Among other arguments, Master in Chancery Abigail LeGrow rejected the hedge fund's argument that because the sought-after financial records were required by the federal securities laws to be publicly disclosed, there was no basis upon which to conclude that they were confidential.
LeGrow also rejected the argument that the court should order public disclosure of the documents, so that the hedge fund could trade in the company's shares without violating the Securities and Exchange Commission's Regulation FD proscription against selective disclosure.
The master said that both arguments would give the stockholder a “mechanism under Delaware law” to enforce federal securities requirements.
“The inspection right afforded to stockholders under Section 220 is an important feature of the Delaware General Corporation Law, but it is a right entirely separate from the complex overlay of rights and regulations created under the federal securities laws,” the master wrote. “Although I sympathize with [the stockholder] that it may need to devise a way to inspect the records and value its shares without violating Regulation FD, or alternatively choose not to inspect the books and records because of that regulation, I do not believe it is either necessary or appropriate for this Court to remedy that issue.”
Southpaw Credit Opportunity Master Fund LP, the hedge fund in question, bought stock of Advanced Battery Technologies Inc.—a China-based company listed on Nasdaq—in March 2014. The company was delisted in 2011 after its stock price dropped steeply.
While acquiring the stock in March 2014, Southpaw sent ABAT a books and records demand asking for certain financial records so that it could determine the “financial risks associated with” maintaining its current position or buying a bigger stake in the company.
ABAT told the hedge fund it could visit the company's office in China to view the requested records. However, to do so, the hedge fund had to confirm that it would keep the information confidential and not trade in ABAT stock until after the information was publicly disclosed.
Failing to come to an agreement, Southpaw filed its case in court asking to inspect two categories of documents: those for “risk assessment” purposes and those for “valuation.”
ABAT, however, asserted that the sought-after records are confidential until they are converted to U.S. generally accepted accounting principles, audited and provided to the SEC.
A week before trial, the company also raised the defense that the records were barred under Chinese law from being produced beyond the country's borders.
The master found that Southpaw had not sustained its burden regarding materials it sought for “risk assessment” purposes, which she described as a “veiled effort” to obtain information that the hedge fund would have been entitled to had ABAT still been listed and subject to SEC reporting requirements.
However, Southpaw was entitled to inspect documents that are “necessary and essential to valuing its stock in ABAT” pursuant to its “valuation” purpose, the master said.
The master also concluded that ABAT had not sufficiently shown that it was precluded by Chinese law from producing the materials for inspection.

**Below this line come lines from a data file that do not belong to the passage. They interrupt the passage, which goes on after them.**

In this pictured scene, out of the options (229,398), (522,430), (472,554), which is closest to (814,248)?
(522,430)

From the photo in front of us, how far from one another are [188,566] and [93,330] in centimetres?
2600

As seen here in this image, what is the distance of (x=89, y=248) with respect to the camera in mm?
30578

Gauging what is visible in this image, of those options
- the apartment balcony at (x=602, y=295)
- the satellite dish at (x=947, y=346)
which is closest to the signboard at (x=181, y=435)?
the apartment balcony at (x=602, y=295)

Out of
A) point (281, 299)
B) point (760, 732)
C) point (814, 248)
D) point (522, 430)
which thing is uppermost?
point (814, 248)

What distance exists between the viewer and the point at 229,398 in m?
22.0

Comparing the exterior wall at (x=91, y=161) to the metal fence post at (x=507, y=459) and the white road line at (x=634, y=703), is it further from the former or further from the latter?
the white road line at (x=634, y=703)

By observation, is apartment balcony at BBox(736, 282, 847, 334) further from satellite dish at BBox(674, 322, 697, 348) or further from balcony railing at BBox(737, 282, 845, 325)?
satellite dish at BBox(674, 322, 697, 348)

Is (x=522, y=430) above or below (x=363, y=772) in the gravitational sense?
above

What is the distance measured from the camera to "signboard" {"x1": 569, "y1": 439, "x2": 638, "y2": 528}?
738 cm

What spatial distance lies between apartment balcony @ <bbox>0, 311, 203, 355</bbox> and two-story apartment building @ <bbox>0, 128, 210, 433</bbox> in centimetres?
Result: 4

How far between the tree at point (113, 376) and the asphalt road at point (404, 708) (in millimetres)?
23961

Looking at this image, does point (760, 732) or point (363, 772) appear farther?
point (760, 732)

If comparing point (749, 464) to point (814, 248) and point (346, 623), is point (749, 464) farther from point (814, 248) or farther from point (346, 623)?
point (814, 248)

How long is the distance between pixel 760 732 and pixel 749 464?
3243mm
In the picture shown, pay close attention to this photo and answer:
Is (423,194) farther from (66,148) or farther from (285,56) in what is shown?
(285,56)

Moreover, the company did not show that there was no other way to make the materials available for inspection, she said.
“Although not typical of Section 220 inspections, it may be necessary under these unusual circumstances for ABAT to make the records available in China and bear Southpaw’s associated travel expenses,” LeGrow said. “Although that option seems best reserved as a `last resort,' it is at least preferable to excusing ABAT altogether from its obligations under Delaware law.”
The master added that the nature of the information sought and ABAT's treatment of it as confidential was sufficient for the court to require Southpaw to execute a confidentiality agreement. Because it is “doubtful” that all the records at issue truly are confidential, she directed the parties to include in their agreement “clauses regarding good faith designations and a process to challenge such designations.”